- PAGE

==========

GPIO Initialization (TIM5 Channel Pins)

void initialize_gpio(void) {
    GPIO_InitTypeDef gpio_config = {0};

    // Enable GPIO Port A clock
    __HAL_RCC_GPIOA_CLK_ENABLE();

    // Configure PA0-PA3 for TIM5 Alternate Function
    gpio_config.Pin = GPIO_PIN_0 | GPIO_PIN_1 | GPIO_PIN_2 | GPIO_PIN_3;
    gpio_config.Mode = GPIO_MODE_AF_PP;       // Alternate Function Push-Pull
    gpio_config.Pull = GPIO_PULLUP;           // Enable pull-up resistors (important for some encoder outputs)
    gpio_config.Speed = GPIO_SPEED_FREQ_HIGH;
    gpio_config.Alternate = GPIO_AF2_TIM5;    // Select TIM5 Alternate Function
    HAL_GPIO_Init(GPIOA, &gpio_config);
}

Input Capture Interrupt Callback (Core Processing Logic)

// Input Capture Interrupt Callback Function (called by HAL library)
void HAL_TIM_IC_CaptureCallback(TIM_HandleTypeDef *htim) {
    if (htim->Instance != TIM5) {
        return; // Only process TIM5 interrupts
    }

    // Event on Encoder 1 Phase A (Channel 1)
    if (htim->Channel == ENCODER1_A_CHANNEL) {
        process_encoder_data(&encoder_1_state, ENCODER1_A_CHANNEL, GPIOA, GPIO_PIN_0, GPIO_PIN_1);
    }
    // Event on Encoder 1 Phase B (Channel 2) - Optional: can be used for redundancy checks
    else if (htim->Channel == ENCODER1_B_CHANNEL) {
        // Additional processing for Phase B if needed
    }
    // Event on Encoder 2 Phase A (Channel 3)
    else if (htim->Channel == ENCODER2_A_CHANNEL) {
        process_encoder_data(&encoder_2_state, ENCODER2_A_CHANNEL, GPIOA, GPIO_PIN_2, GPIO_PIN_3);
    }
    // Event on Encoder 2 Phase B (Channel 4) - Optional
    else if (htim->Channel == ENCODER2_B_CHANNEL) {
        // Additional processing for Phase B if needed
    }
}

// Function to process encoder data (determine direction and update count)
void process_encoder_data(EncoderState_TypeDef *encoder_state, uint32_t timer_channel,
                          GPIO_TypeDef *gpio_port, uint16_t gpio_pin_a, uint16_t gpio_pin_b) {

    // Read current states of Phase A and Phase B
    uint8_t phase_a_level = HAL_GPIO_ReadPin(gpio_port, gpio_pin_a);
    uint8_t phase_b_level = HAL_GPIO_ReadPin(gpio_port, gpio_pin_b);

    // Process only when Phase A edge is captured (primary trigger for direction)

==========

- MATERIAL PROVIDED
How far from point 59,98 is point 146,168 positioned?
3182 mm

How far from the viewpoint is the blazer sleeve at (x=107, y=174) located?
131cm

==========

- REQUIREMENT 1
In the encoder code, which fields of gpio_config are set before HAL_GPIO_Init is called? Give each field with the value assigned to it.
- REQUIREMENT 2
Why does the encoder code set the Pull field of gpio_config to GPIO_PULLUP? Answer in one to three sentences.
- REQUIREMENT 3
Reproduce the part of the encoder code starting with "Input Capture Interrupt Callback (Core" and going on through "A (Channel 1)".

- FULL SOLUTION 1
- Pin: GPIO_PIN_0 | GPIO_PIN_1 | GPIO_PIN_2 | GPIO_PIN_3
- Mode: GPIO_MODE_AF_PP
- Pull: GPIO_PULLUP
- Speed: GPIO_SPEED_FREQ_HIGH
- Alternate: GPIO_AF2_TIM5

- FULL SOLUTION 2
Setting Pull to GPIO_PULLUP enables the pull-up resistors on pins PA0–PA3. The comment on that line says this is important for some encoder outputs.

- FULL SOLUTION 3
Input Capture Interrupt Callback (Core Processing Logic)

// Input Capture Interrupt Callback Function (called by HAL library)
void HAL_TIM_IC_CaptureCallback(TIM_HandleTypeDef *htim) {
    if (htim->Instance != TIM5) {
        return; // Only process TIM5 interrupts
    }

    // Event on Encoder 1 Phase A (Channel 1)